### PASSAGE FOR REVIEW
━━━━━━━━━━━━━━━━━━━━━━━━━━━━━━
On the downtown 1 train I finally got a seat. Took out Keret and began to read. Looking up, the face of the woman across from me caught my eye. She was around my age, on the edge of old. The structure of her handsome face, and the way the light modeled her high cheekbones, was striking. She saw me appreciate this and smiled, becoming instantly beautiful. I smiled back. It was all perfectly simple.
There was no come on, or longing, or anything else. She smiled because I had appreciated her old face for its once and still beauty. I smiled because she smiled when I appreciated her face and her sincere and grateful smile had lit up her face. We shared a brief, lovely moment. I dipped back into Keret.
A few stops later I discovered that our eyes no longer met. Which made sense; we don’t really know what to do sometimes after a beautifully simple moment.
The nephrologist I saw when I got off the 1 train had no receptionist. His dim office was in the back of a twisting warren of offices. The card I took from his desk was for a psychiatrist whose office it was when the nephrologist was not sitting behind the desk. I recognized the set-up from my fly-by-night law practice days.
The doctor was a thoughtful man, about my age, philosophical. From what I could tell he was a thorough, old-school doctor. He did not have particularly good news for me after the examination, but indicated that we would manage it together going forward.
First things first, though. He looked at my insurance card and warned me that Blue Cross Blue Shield may sound like good coverage, but was “highly suspect”. They had been sold to Empire, then to Anthem, yes, he knew this outfit, they had ripped him off many times. Anthem sold the company to another corporation, the usual American corporate shell-game. He showed me a bill for $157,000 in ongoing dialysis for a patient on the same Blue Cross plan I’d been assigned, and the zero payment he’d received over the years.
He asked me to please call them and instruct them to pay him, for all the good it might do. Thankfully, he didn’t need the payment, all of his children were doctors, his wife was a doctor. We agreed that he deserved to be paid, even if only the minute fraction of his fee negotiated by Obamacare.
He told me to switch to either of two little known health insurance companies, they provided far better insurance than this prestigious-sounding but actually crap insurance. He was not really eager to get into the whole discussion of our corporate culture, or the foibles of the Patient Protection and Affordable Care Act, but he did smile finally when I concluded:
If the foxes are left in charge of the hen-house, hens will be eaten.
“I am, in spite of everything, still searching for the truth,” I admitted.
“I did that to you,” said my father’s skeleton, with deep regret.
━━━━━━━━━━━━━━━━━━━━━━━━━━━━━━
### SUPPLIED DATA
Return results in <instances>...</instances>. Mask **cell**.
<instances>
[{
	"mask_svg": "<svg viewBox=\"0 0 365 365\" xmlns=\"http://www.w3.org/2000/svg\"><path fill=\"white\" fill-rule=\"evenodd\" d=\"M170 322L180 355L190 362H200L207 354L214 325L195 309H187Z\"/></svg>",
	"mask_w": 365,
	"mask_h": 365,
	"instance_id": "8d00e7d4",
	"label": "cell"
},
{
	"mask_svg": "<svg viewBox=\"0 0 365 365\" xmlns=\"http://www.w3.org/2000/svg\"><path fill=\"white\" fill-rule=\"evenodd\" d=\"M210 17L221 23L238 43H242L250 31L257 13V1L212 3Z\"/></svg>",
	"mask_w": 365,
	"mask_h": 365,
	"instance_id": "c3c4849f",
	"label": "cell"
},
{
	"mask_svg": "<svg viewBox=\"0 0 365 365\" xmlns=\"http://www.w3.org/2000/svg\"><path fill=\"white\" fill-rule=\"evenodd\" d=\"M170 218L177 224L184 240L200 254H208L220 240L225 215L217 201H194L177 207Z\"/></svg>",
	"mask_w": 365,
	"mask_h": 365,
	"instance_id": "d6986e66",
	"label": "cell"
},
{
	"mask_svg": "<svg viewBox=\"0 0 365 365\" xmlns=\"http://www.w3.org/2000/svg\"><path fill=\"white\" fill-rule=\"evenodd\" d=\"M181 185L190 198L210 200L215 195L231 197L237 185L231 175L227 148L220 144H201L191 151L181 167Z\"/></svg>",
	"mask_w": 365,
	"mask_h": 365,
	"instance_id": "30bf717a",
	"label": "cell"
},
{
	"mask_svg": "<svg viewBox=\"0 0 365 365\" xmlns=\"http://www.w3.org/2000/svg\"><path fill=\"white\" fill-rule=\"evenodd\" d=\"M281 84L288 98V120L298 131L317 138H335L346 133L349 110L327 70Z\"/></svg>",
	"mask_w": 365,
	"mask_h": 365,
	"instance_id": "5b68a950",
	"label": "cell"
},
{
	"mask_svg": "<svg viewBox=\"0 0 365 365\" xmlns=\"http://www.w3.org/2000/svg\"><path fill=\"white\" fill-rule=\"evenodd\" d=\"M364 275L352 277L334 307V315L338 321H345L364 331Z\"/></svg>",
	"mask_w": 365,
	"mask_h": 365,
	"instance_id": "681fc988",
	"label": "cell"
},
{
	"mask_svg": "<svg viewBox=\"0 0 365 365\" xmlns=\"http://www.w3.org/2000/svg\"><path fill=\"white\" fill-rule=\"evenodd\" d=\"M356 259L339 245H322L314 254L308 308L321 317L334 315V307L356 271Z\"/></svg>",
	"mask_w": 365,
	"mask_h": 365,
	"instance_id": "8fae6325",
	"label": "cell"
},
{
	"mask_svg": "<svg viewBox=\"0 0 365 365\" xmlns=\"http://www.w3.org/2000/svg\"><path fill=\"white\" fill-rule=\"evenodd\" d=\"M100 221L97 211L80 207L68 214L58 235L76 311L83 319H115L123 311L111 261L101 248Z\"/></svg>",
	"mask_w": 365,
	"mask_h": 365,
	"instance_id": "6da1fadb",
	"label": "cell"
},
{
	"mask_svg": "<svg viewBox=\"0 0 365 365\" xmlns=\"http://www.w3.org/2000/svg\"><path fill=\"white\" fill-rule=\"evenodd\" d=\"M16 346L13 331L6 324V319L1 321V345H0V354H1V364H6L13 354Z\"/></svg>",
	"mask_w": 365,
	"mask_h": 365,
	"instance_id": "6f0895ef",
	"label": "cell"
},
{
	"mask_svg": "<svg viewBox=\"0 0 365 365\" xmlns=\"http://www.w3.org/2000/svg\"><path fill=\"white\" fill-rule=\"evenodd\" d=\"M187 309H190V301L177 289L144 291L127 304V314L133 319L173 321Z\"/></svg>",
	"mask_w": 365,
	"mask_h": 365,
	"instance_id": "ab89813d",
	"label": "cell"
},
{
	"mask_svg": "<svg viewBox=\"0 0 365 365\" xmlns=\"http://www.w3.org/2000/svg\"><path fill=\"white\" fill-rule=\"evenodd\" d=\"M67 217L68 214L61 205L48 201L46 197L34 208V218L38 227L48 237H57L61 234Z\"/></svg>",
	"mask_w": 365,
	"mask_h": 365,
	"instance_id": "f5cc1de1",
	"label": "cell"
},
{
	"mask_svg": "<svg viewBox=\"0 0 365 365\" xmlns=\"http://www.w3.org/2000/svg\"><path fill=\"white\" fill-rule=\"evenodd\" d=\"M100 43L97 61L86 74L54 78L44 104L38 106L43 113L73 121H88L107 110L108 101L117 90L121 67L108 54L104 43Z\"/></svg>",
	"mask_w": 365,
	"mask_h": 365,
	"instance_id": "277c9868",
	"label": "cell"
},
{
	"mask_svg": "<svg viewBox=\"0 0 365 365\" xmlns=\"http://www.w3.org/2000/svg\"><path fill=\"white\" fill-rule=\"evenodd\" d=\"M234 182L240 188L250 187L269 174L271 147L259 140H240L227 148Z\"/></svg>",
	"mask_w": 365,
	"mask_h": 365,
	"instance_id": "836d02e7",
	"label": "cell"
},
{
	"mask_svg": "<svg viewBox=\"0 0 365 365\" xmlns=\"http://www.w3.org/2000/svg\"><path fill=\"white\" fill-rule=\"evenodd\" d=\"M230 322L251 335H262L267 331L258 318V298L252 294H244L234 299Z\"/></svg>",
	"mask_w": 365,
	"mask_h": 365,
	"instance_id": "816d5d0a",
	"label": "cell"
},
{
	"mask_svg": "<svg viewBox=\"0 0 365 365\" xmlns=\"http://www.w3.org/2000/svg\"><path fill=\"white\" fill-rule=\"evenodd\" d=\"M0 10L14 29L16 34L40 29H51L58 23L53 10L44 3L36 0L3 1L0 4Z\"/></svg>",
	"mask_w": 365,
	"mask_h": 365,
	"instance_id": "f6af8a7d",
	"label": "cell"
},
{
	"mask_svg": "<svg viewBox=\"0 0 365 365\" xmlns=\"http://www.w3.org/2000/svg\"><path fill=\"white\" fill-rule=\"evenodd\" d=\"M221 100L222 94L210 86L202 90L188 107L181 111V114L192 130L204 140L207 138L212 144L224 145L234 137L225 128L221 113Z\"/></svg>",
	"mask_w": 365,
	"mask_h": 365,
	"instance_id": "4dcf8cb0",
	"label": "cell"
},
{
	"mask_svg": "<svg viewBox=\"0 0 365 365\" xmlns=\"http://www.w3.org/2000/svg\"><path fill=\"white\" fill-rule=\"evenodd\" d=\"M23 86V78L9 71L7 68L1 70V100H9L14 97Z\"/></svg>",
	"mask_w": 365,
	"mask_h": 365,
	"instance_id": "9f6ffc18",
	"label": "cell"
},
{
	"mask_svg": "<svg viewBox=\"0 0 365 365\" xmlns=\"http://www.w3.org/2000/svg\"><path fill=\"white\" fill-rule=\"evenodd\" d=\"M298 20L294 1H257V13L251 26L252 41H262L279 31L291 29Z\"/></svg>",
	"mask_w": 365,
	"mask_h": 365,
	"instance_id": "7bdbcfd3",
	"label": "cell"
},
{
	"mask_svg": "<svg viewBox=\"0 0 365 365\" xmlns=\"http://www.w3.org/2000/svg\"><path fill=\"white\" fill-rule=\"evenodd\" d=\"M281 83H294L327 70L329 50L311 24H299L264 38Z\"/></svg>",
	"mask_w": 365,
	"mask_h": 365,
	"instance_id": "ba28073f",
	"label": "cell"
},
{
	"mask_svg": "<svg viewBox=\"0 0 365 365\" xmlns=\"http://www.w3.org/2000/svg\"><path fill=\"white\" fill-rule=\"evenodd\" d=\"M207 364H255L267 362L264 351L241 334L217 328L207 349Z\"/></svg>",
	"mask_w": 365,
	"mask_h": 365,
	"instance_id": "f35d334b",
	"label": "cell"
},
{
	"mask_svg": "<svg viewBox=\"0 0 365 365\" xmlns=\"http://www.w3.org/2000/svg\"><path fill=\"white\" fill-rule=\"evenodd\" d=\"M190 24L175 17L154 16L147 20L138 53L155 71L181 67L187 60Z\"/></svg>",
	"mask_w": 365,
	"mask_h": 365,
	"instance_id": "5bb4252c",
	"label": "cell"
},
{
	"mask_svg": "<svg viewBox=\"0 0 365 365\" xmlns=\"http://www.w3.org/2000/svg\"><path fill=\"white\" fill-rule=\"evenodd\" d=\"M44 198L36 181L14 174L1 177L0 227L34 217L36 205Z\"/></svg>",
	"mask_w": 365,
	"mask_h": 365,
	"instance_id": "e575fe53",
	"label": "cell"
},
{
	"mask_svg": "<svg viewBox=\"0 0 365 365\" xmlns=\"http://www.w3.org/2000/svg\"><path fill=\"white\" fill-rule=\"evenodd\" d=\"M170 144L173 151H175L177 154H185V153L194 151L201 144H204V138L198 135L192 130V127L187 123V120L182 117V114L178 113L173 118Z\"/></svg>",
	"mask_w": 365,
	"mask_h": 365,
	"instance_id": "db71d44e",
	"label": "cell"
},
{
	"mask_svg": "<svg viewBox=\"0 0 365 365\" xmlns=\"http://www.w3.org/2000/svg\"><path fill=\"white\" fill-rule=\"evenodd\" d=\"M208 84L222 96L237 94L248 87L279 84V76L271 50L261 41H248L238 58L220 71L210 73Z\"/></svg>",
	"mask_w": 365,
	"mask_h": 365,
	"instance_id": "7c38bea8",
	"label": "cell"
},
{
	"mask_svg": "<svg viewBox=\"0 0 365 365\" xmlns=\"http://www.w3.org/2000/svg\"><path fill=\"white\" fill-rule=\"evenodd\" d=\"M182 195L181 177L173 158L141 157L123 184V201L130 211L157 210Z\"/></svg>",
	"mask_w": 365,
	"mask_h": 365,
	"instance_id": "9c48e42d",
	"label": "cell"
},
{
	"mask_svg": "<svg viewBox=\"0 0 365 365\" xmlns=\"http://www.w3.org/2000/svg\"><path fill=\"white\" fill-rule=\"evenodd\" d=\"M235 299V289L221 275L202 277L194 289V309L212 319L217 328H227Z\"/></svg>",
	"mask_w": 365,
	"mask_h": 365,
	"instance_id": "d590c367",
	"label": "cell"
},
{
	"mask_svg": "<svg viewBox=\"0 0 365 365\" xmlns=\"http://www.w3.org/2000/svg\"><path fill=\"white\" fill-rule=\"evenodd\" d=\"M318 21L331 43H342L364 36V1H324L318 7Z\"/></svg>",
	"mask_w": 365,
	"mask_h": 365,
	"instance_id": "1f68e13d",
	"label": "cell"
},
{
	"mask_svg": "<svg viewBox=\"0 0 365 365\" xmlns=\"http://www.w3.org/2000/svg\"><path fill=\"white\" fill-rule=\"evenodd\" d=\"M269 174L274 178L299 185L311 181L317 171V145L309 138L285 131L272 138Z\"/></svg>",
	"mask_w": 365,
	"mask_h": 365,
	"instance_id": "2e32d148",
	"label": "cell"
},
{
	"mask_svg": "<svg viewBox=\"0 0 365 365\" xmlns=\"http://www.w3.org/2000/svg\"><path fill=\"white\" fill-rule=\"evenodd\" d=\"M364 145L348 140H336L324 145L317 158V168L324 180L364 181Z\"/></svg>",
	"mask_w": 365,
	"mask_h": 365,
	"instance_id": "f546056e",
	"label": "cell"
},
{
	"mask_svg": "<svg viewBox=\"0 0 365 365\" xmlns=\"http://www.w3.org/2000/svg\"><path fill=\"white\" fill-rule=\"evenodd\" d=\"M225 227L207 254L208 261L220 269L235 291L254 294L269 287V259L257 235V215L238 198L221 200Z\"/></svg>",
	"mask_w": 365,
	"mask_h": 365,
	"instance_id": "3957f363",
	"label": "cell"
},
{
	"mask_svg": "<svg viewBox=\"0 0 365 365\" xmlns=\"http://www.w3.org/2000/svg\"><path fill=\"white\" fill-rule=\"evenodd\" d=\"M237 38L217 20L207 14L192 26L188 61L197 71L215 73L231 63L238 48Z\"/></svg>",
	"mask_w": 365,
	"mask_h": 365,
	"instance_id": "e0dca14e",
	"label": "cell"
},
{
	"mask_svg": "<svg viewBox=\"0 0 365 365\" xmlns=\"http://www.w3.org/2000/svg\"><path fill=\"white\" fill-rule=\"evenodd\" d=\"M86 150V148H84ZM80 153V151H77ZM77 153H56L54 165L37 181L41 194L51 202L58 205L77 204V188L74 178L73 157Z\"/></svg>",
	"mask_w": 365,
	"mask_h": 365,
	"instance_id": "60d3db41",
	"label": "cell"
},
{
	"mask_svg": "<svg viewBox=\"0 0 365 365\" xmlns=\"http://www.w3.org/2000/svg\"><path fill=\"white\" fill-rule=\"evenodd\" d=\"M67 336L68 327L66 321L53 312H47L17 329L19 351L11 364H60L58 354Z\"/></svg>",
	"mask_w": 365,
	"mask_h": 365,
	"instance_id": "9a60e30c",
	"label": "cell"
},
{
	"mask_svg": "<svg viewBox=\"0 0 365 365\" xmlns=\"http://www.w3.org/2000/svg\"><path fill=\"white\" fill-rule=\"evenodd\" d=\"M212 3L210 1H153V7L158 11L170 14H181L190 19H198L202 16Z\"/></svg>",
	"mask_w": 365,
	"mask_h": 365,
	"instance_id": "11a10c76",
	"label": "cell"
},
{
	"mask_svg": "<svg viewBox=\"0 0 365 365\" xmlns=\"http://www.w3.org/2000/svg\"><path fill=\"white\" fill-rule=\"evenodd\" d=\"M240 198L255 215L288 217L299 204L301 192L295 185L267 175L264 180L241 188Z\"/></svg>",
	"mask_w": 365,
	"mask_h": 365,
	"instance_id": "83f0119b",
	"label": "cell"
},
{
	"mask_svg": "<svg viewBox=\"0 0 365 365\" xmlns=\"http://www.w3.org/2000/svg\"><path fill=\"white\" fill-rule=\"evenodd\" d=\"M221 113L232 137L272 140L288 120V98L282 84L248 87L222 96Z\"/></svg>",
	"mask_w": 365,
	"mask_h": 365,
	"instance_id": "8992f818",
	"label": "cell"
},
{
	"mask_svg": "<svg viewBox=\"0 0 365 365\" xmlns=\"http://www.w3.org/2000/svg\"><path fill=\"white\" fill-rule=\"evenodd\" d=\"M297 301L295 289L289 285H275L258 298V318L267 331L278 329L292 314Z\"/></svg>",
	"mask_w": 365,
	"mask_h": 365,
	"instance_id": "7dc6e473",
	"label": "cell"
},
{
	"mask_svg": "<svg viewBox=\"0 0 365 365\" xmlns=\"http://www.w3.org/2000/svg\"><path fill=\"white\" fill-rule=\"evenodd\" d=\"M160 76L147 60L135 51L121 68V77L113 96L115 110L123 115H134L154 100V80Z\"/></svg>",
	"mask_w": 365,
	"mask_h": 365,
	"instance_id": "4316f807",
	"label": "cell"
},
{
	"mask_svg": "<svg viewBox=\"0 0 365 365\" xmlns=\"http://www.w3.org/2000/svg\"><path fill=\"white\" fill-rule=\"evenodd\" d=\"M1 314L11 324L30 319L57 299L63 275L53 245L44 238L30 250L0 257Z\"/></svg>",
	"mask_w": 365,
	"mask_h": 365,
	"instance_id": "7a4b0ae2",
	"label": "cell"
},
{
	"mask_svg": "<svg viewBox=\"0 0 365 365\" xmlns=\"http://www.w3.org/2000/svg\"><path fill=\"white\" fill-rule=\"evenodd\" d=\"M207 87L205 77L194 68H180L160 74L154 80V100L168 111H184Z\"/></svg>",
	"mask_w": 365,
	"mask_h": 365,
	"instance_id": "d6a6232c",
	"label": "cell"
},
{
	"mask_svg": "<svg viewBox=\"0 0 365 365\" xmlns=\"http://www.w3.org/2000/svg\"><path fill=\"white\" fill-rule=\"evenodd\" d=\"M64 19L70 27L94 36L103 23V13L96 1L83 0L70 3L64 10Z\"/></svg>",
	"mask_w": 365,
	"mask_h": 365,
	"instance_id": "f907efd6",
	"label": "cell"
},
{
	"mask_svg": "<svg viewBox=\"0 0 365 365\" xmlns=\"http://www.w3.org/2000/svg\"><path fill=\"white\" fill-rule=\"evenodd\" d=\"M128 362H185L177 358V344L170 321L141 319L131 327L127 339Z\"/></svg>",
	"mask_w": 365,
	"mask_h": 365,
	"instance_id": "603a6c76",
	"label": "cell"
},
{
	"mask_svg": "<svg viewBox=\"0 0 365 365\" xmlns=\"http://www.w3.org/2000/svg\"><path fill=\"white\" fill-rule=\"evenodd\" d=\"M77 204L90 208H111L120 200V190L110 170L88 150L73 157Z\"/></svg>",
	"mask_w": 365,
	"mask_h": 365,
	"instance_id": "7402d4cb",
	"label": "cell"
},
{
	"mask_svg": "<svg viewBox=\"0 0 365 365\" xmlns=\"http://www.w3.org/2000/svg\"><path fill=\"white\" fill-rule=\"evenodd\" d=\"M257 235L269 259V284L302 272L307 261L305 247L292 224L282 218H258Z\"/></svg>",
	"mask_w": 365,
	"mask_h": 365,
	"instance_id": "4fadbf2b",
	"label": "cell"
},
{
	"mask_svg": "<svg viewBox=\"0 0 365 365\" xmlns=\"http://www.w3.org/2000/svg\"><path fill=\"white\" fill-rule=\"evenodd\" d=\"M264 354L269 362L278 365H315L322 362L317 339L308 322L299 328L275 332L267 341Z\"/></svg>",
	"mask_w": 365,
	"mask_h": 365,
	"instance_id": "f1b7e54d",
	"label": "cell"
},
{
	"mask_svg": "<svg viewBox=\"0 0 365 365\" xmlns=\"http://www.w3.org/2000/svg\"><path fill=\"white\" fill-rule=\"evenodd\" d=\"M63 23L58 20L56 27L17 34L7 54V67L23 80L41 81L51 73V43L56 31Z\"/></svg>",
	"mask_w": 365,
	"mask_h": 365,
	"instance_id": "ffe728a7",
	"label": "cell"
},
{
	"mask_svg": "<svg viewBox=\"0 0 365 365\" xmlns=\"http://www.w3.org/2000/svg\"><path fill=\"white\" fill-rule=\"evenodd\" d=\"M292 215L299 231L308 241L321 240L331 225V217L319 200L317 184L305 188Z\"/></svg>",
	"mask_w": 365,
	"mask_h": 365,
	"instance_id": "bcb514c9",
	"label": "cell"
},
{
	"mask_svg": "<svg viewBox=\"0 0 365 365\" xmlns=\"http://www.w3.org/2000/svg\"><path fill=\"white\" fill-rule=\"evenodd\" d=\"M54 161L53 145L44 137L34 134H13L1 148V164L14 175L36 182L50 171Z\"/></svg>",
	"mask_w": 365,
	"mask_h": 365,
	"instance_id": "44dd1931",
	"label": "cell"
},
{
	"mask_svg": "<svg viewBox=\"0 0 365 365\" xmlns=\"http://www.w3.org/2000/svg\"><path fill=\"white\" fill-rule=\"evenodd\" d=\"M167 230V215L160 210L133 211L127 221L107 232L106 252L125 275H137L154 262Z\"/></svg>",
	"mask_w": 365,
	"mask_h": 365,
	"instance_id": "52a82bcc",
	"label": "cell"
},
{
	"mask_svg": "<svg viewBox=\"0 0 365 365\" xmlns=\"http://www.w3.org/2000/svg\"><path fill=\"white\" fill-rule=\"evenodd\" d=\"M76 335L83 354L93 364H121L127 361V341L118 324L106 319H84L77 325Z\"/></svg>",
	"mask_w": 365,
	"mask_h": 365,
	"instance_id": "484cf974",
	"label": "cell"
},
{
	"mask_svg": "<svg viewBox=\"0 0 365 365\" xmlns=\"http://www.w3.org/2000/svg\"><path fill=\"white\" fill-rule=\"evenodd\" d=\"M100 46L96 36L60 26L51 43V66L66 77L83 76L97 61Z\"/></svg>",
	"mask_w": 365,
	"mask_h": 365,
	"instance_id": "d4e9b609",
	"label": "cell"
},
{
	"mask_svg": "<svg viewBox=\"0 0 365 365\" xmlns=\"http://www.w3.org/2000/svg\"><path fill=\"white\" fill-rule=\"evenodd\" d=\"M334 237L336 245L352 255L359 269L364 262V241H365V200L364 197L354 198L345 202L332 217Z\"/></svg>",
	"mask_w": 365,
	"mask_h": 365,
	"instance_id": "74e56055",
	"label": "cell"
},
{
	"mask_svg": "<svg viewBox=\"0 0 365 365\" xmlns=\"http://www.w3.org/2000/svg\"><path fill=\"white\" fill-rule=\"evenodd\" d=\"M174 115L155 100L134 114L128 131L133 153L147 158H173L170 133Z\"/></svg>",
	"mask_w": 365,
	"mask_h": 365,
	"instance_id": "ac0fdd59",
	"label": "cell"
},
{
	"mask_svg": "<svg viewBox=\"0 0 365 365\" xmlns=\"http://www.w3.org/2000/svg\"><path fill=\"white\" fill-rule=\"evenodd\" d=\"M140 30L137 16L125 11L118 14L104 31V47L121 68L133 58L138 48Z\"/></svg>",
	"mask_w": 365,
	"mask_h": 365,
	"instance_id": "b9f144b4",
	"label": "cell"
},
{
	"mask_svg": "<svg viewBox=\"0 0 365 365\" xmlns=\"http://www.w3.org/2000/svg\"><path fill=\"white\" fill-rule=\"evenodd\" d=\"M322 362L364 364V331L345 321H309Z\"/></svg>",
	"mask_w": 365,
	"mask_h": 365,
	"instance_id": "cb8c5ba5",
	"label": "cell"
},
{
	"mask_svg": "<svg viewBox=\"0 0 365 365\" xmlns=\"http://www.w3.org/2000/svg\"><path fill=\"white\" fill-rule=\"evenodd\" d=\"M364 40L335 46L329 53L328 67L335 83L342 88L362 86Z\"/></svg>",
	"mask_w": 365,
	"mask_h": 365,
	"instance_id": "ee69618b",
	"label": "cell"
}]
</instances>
━━━━━━━━━━━━━━━━━━━━━━━━━━━━━━
Please write out the part of the subway account that opens with the words containing "He told me to" and closes with "will be eaten.". The records are separate material, unrelated to the subway account.

He told me to switch to either of two little known health insurance companies, they provided far better insurance than this prestigious-sounding but actually crap insurance. He was not really eager to get into the whole discussion of our corporate culture, or the foibles of the Patient Protection and Affordable Care Act, but he did smile finally when I concluded:
If the foxes are left in charge of the hen-house, hens will be eaten.